Que valent en effet des cotes de confiance quand des sondés sont interrogés sur une trentaine de personnes qu’ils connaissent plus ou moins bien et répondent pour faire plaisir à un enquêteur ou une enquêtrice ? C’est ainsi que les personnalités politiques les plus oisives, comme Jacques Chirac aujourd’hui et un autre demain, obtiennent les meilleures cotes de confiance. Que valent des intentions de vote quand le scrutin est fixé dans plusieurs années et que les noms des candidats ne sont même pas connus ? La notion d’ « intention de vote » est dans ce cas plus que problématique. C’est un tour de force des sondeurs que de l’avoir imposée. Il n’est pas un scientifique pour la prendre au sérieux. Sinon la veille du scrutin.
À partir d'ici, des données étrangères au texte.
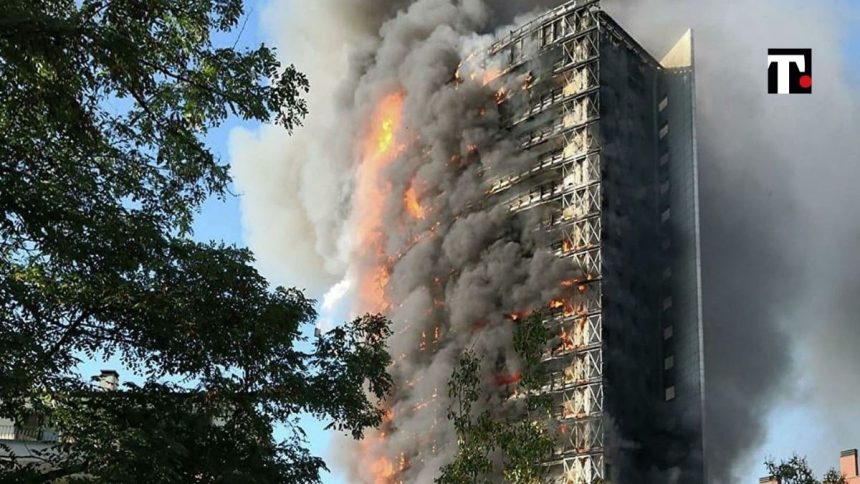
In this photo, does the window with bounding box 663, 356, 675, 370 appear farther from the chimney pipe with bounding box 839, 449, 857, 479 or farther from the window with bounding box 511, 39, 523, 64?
the window with bounding box 511, 39, 523, 64

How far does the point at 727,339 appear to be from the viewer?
256 ft

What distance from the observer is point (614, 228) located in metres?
73.9

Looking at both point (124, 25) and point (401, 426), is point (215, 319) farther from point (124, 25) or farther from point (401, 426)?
point (401, 426)

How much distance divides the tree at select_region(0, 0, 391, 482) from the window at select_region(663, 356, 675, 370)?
58.0 meters

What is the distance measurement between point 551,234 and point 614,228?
464 cm

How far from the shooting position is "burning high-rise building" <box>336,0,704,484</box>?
233 ft

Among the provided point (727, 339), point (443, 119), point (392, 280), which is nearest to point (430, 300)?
point (392, 280)

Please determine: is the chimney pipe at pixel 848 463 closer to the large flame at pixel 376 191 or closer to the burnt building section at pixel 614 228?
the burnt building section at pixel 614 228

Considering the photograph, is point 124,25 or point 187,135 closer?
point 124,25

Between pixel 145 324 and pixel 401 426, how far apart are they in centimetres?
6899

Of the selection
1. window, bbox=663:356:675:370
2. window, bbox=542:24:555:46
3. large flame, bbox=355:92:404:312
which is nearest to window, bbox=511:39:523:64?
window, bbox=542:24:555:46

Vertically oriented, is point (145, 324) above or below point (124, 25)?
below

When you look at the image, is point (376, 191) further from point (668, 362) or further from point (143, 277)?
point (143, 277)

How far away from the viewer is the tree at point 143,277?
13.7 m
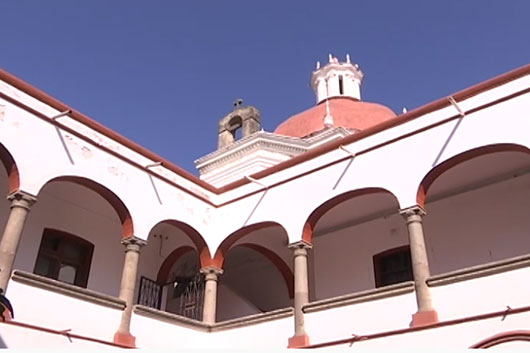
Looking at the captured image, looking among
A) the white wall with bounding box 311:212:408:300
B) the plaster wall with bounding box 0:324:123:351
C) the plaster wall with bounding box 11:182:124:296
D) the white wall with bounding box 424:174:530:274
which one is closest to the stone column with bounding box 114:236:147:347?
the plaster wall with bounding box 0:324:123:351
Avec bien des précautions.
On se souvient de la réaction d’un journaliste politique bien connu, Alain Duhamel, devant le refus d’un Premier ministre, Raymond Barre, de s’exprimer sur les résultats d’un sondage : « mais c’est scientifique » protestait le journaliste avec le sourire et un début d’indignation. Eh bien non, ce n’est pas scientifique et vous pouvez balayer les questions par cette réplique inversée : « Un sondage ? Mais ce n’est pas scientifique ».
Votre journaliste peu inspiré risque encore de vous assurer que c’est démocratique et qu’en somme vous ne l’êtes pas. Il serait paradoxal d’opposer cet argument à un élu mais le lieu commun risque bien, sous une forme ou l’autre, d’être exprimé. Là encore, vous pouvez rétorquer : non ces sondages ne sont qu’une parodie de la démocratie. On a en effet un peu oublié que la République s’est imposée par la lutte contre les fausses informations et les rumeurs. Au XIX° siècle, le contrôle de régularité des élections les considérait comme des motifs d’invalidation. Or, les cotes de popularité et les sondages sur les intentions de vote sont devenus les équivalents modernes des fausses informations. Mener les débats politiques à coup de fausses informations, est-ce la démocratie ?
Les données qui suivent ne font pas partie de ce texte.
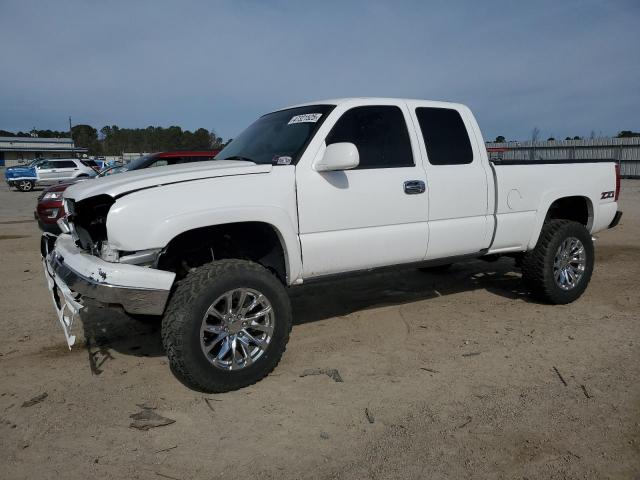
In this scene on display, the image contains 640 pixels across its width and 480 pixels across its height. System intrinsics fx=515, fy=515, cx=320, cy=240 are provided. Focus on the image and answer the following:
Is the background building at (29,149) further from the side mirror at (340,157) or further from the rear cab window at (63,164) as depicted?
the side mirror at (340,157)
Vous savez en outre aujourd’hui que les trucages sont avérés à la fois parce que des opérateurs indélicats manipulent les questions et les chiffres mais parce que les producteurs de sondages masquent l’identité des commanditaires. Vous croyiez savoir qui payait et qui effectuait les sondages. Vous savez que rien n’est moins sûr et que nul ne peut vérifier. Ce sont pourtant moins ces importantes révélations qui sont d’abord en cause que la substance même d’opérations de questionnement qui, dans les cotes de popularité et les intentions de vote, sont fallacieuses.
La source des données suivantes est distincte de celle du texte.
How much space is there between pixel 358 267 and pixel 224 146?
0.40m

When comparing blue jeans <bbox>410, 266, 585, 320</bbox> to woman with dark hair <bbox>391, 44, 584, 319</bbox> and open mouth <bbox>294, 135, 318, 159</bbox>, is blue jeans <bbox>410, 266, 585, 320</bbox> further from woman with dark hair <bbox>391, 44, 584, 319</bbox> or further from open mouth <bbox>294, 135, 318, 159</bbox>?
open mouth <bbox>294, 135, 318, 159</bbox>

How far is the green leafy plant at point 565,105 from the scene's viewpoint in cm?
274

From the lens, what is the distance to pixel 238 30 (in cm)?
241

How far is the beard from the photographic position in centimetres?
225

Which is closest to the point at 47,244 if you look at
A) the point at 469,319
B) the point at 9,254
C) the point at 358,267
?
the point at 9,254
Certes, répondrez-vous, il est difficile de se délivrer de l’addiction sondagière. Est-il d’abord possible d’éviter les questions des journalistes les moins inspirées ? On en convient aisément mais vous pouvez les aider à briser les chaînes de la dépendance en refusant le jeu. On a souvent entendu des responsables politiques se défier des sondages quand ils étaient « mauvais » et applaudir quand ils étaient « bons ». On attend encore de voir un ou une responsable politique rejeter un excellent sondage. Ce jour-là, un grand service aura été rendu à la démocratie. D’avance bravo.